Greg Dyke, the BBC and the BFI

From The Times Online today:

The Times
March 6, 2008

Greg Dyke: our man in the stalls at the BFI

The populist new chairman of the British Film Institute says he’s an average filmgoer: ‘I wouldn’t say I was a film buff’

Tim Teeman

He’s a TV man, Greg Dyke. He was when he ran TV-AM, and he was when he left the BBC in 2004 after four years as Director-General to those astonishing scenes of staff chanting his name and thronging him as he left TV Centre for the last time. “That was one of those days that happen once in your life,” Dyke says. “A friend e-mailed from the States to say: ‘The staff walked out when their boss got fired? You do realise this is a first?’”

Television is where his passion still lies and he reveals, in his cheeky-chappy, ebullient way, that he thought the BBC One controller Peter Fincham shouldn’t have been forced out over the Queen controversy of last year (Fincham was appointed ITV’s director of televison last week); and that it was wrong for the editor of Blue Peter to go “over the naming of a cat”. And that he, Dyke, was approached to run Channel 4 after he left the BBC following the Hutton inquiry, “but I told them they needed someone 20 years younger, and they hired Andy Duncan who I recommended”.

Dyke confesses that he misses running the corporation, the money he could dispense, the creative decisions he oversaw: the BBC iPlayer came under his aegis, so was Freeview. Now, as he puts it, he’s a “portfolio man, with directorships here and chairmanships there”, and so it is that he finds himself on his fourth day as the new chairman of the British Film Institute. “It’s not just film, it’s television too,” he says of the new job, and while it is true that the BFI has nearly 700,000 hours of TV in its archive, film – and the jewel in its crown, The Times BFI London Film Festival – is its beating heart. The archive holds 230,000 movies dating from 1895 to today and more than four million film stills. The BFI is a standard-bearer for cinema, but is he?

Dyke says he took on the job, succeeding Anthony Minghella, “because I’m passionate about libraries and access to them. There’s been an explosion in film, theatre and cinema studies and this place has the best library in the world. How best do you utilise it? We live in a digital world and it would be great, if you could sort out the various rights issues, to make our library accessible to everybody.” By this he means all documents, programmes, video, everything, free of charge. When he served on the board of Manchester United the first question his children asked was could he get them tickets. When he got the BFI job, it was the same question.

A passionate man, Dyke is naturally unfettered (thoughts generate thoughts, emotions scud across his features, sentences are frequently left unfinished), but he is chaperoned today by a BFI spokesman, and is muted on the state of the British film industry. “I’ll pass. No one has given me a brief to sort out the British film industry.” Pressed, he says he believes that the film industry is “as healthy as it’s been for some years, and there are some very good film-makers here but the problem is a lot of them end up in America”.

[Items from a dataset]
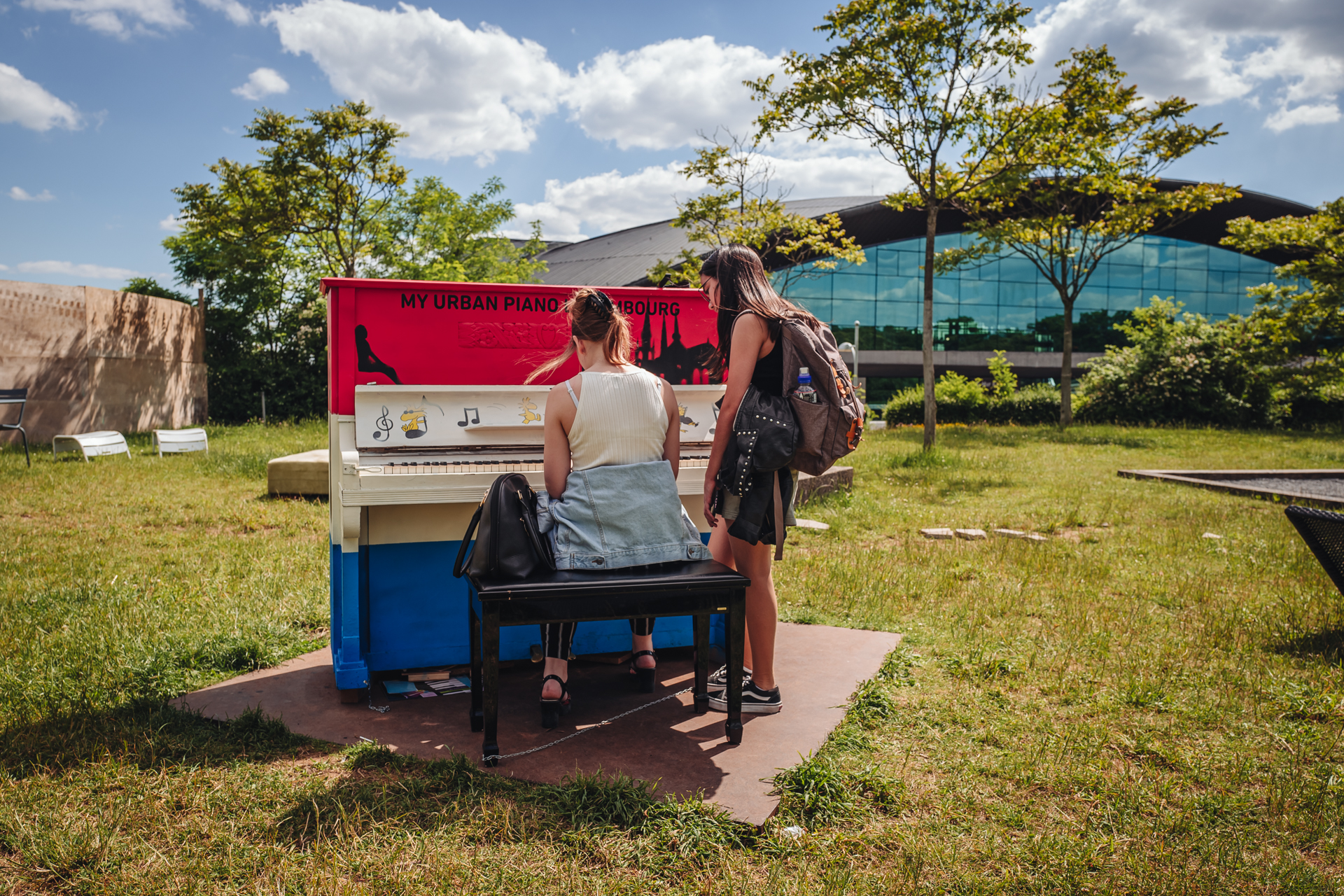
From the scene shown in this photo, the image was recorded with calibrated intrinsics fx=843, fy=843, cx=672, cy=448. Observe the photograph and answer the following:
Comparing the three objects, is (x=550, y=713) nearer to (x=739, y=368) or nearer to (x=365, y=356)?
(x=739, y=368)

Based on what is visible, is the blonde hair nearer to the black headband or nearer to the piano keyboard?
the black headband

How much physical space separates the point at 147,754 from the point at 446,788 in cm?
109

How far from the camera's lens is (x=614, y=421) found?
10.1 ft

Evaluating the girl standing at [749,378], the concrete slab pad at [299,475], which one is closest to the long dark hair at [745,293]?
the girl standing at [749,378]

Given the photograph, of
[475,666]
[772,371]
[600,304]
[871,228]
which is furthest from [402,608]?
[871,228]

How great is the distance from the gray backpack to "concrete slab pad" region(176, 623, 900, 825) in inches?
41.2

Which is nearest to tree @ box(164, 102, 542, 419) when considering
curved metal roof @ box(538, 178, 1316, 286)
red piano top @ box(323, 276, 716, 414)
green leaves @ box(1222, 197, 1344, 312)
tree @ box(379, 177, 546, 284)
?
tree @ box(379, 177, 546, 284)

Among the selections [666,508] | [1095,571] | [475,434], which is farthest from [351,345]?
[1095,571]

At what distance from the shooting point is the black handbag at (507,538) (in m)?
2.80

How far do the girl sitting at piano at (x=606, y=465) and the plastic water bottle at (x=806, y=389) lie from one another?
51cm

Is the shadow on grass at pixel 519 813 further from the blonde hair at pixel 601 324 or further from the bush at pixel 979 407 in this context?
the bush at pixel 979 407

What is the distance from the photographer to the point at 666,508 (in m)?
3.09

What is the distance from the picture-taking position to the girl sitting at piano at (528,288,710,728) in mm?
2986

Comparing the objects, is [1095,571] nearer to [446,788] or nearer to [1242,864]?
[1242,864]
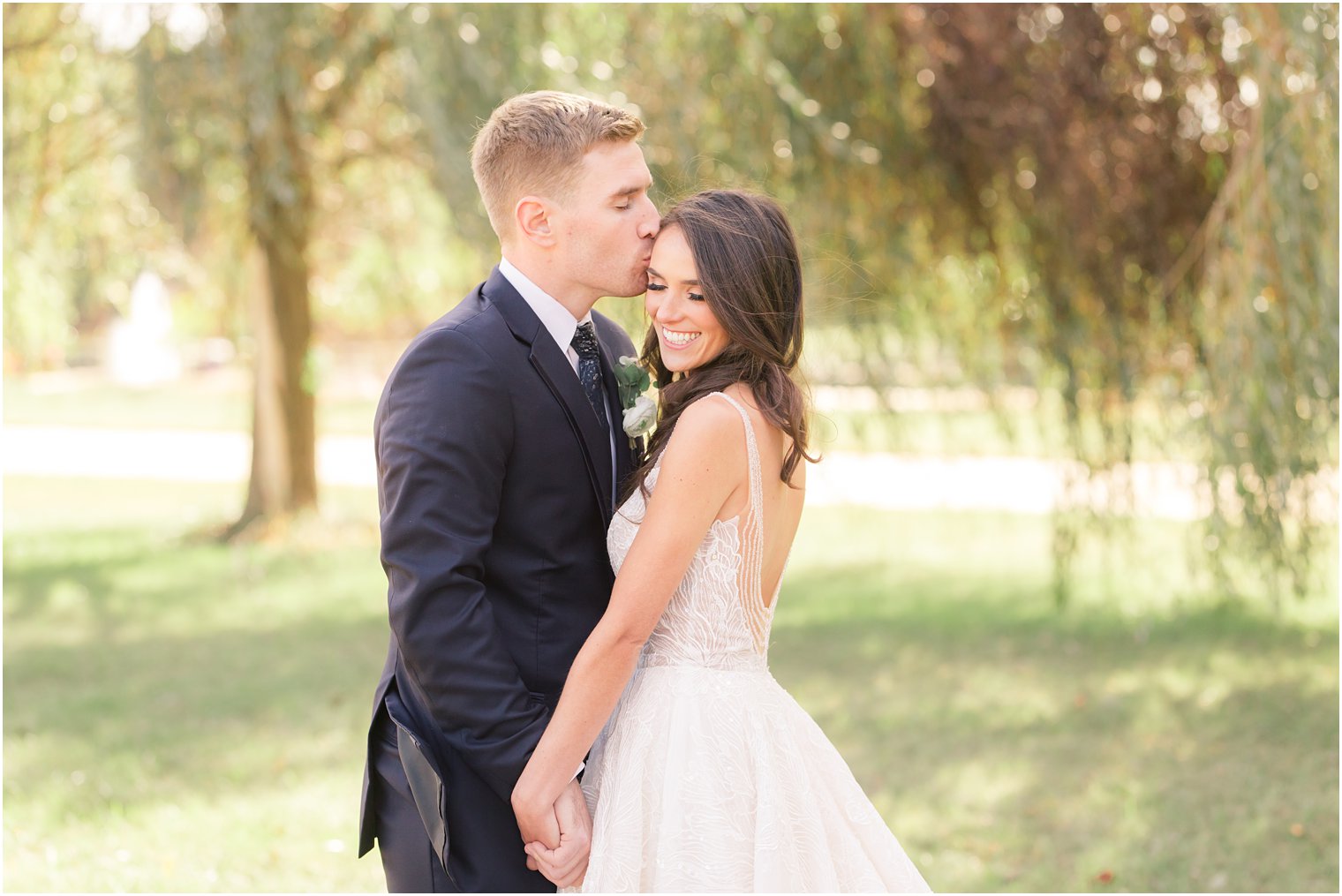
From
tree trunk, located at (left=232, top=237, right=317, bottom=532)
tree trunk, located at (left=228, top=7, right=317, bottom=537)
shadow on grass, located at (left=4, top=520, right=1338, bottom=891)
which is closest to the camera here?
shadow on grass, located at (left=4, top=520, right=1338, bottom=891)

§ **ACTIONS TO TAKE**:
a) How many movies does the BFI archive hold, according to the Greg Dyke profile?
b) Extend the Greg Dyke profile with a few more paragraphs, picking up after its last sentence.
The listing has no connection to the Greg Dyke profile.

§ **ANSWERS TO THE TASKS**:
a) 230,000 movies, dating from 1895 to today.

b)
Of shaking up the BFI, he says: “It would be a bit arrogant for me to come from outside and say: ‘This is how we should do it’. You’ve got to listen, throw ideas around.” But:

“Organisations need to reinvent themselves – always. That’s why you change the leadership in organisations.” He is keen to oversee the construction of a £200 million film centre and cinema complex, bringing all the BFI’s operations together under one roof (currently it is split between the National Film Theatre on the South Bank and an office in the West End). “It will say something about the film industry. But it has to have connections outside London. It can’t just be another thing on the South Bank. This is called the British Film Institute, not the London Film Institute.”

He foresees the creation of a series of metropolitan hubs – mini-BFIs, or partnership organisations, with which the BFI can link up in Manchester and Edinburgh and other big cities. The Government has already given a chunk of money, now the BFI is out to raise the rest with private investors and corporate partnerships. Dyke is inspired by the restoration of the Royal Festival Hall, though is also a realist, adding, “Of course first you’ve got to make sure the bloody library survives. What you want is both scholarship and entertainment.”

To that end, Dyke wants to ramp up the red carpet glamour element of The Times BFI London Film Festival. “It may not happen this year. But London should have a great film festival. For what it is, the festival is successful, but I think the idea of making it bigger and glitzier is quite attractive. Film can be a mixture of artform and commercial. You want the festival to be for buffs and the general public. A glitzier film festival is a good idea. It does something for London, which I think is a sensational city of many communities, a transformed city. The festival should reflect that excitement.”

In 2003, the Commons Culture, Media and Sport Committee said that Dyke “was almost cursory about the BBC’s approach to investment in British films. There was little to suggest that the BBC had a serious strategy.” This clearly still rankles with him. “Yeah, that was completely unfair. I was really pissed off with them. The first thing I did at the BBC was set aside £10 million a year to spend on British film. It was not part of the BBC’s remit to save the British film industry, but I asked Alan Yentob: ‘Go and invest this in interesting films’. By the standards of what the BBC was spending it was small money and a good investment. We made a few good films, like Billy Eliott [sic].”

Is his interest in film “cursory”? “I’m an average filmgoer, I wouldn’t say I was a buff,” he says plainly, and then disproves that by launching into an engaging description of his many cinema loves. On a recent flight he watched No Country for Old Men, which he couldn’t watch at the cinema with his partner Sue because she likes “relationship films and comedies and I like tough movies”. He “loved” Atonement and, a huge Bob Dylan fan, feasted on I’m Not There. The best film he has seen this year was The Lives of Others: the ending was a little implausible, he thinks, “but I was born in 1947 and more than half of my adult life was dominated by the Cold War. It seemed inconceivable that it would end, but it was suddenly not there. The film captured that moment.”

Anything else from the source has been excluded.